The piscafé: a drink to combat the cold
The coffee and spirits reveal a special attraction during the winter season. The Irish coffee is the inspiration for the piscafé, hot drink that bears the touch of our fine spirits flag.
One raw winter night in 1942, a chef named Joseph Sheridan created for American travelers a chilly popular Irish coffee today. In Foynes Airbase (center of Ireland, where he arrived by seaplane flights exclusive connecting America and Europe), the combination of sugar, coffee and whiskey Irish fell very well and became a classic drink in this scale, where once Stanton Delaplane came to stop, an American travel writer (winner of the Pulitzer Prize in 1942) decided to spread it across the Atlantic.
The story goes that the night of November 10, 1952, Jack Koeppler, owner of the cafe-restaurant Buena Vista (San Francisco, California), accepted the challenge of Delaplane to help recreate the coffee with whiskey he took in the Irish port. Two aspects were difficult to imitate: the flavor and the cream, which did not come to float as in the original preparation.

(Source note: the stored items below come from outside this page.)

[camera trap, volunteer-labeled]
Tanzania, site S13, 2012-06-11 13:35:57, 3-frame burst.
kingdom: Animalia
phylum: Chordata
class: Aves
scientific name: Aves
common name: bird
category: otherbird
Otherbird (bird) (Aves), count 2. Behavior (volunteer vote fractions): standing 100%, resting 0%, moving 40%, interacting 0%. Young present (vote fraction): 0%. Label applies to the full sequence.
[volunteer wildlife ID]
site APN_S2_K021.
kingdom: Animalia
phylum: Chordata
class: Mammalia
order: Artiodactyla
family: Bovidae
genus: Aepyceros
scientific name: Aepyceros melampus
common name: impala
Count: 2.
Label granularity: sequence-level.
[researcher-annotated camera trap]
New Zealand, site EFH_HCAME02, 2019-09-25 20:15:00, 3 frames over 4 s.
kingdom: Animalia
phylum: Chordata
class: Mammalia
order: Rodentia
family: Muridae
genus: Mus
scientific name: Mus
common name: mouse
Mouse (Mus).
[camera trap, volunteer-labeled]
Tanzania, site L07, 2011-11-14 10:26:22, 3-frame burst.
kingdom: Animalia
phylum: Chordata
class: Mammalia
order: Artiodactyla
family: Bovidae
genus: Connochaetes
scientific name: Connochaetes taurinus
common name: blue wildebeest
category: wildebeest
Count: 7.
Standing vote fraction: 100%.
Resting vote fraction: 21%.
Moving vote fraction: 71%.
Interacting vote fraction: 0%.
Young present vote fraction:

Enthusiastic about his search, Koeppler traveled to Ireland in search of the perfect whiskey, and that allowed to solve the first problem was missing the second. The friends had consulted with the then mayor of San Francisco, a dairy owner, who discovered that if the cream was aged for 48 hours and beaten up to the required consistency, the foam float "like a swan on the delicate nectar of Jack and Stan. " Así llegaron a replicar la bebida perfecta, que se hizo famosa en todo el mundo. Thus they came to replicate the perfect beverage, which became famous worldwide.
Since then, the formula and followed the recipe spread official International Bartenders Association (IBA), two parts whiskey, four of coffee, one and a half of cream and a teaspoon of brown sugar.
PERUVIAN VERSION
Hans Pundsack , a German 26 years ago came to the province of Oxapampa (Pasco) and foresaw the potential of Peruvian coffee as a product of special category (or origin, in this case, Villa Rica and surrounding areas), includes a recipe for Irish Coffee on the website of Hansa, the special Arabic coffee brand (organic wash), which he oversees and toast for 16 years.
Inspired by this famous hot drink, and barista Pundsack José Parinango decided to prepare a formula that would combine their special input flagship product with more representative of our country: the pisco .
They made the test of fire and presented to those attending the General Assembly of the Organization of American States (OEA in Spanish), held in Lima in June, the Peruvian alternative piscafé in the mixture of 165 ml of coffee and an American pisco ounce breaks proved to be very well received.
"The difference is that the first Irish coffee mix 12 grams of sugar per one-half ounces of whiskey, then add the add the coffee," explains Parinango, who confesses that at this international summit served thousands of cups of piscafé, an option recommended to warm the body in these days of strong winter that we have had in Lima.
How to recognize a good coffee?
The barista José Pisango recognize a good coffee tasting a short (so-called Italian espresso, 45 ml). It should be noted for its good aroma, body, fine acidity and flavor. The Coffee come in cup warm and have a layer of cream on top (if not see it, is the right to claim).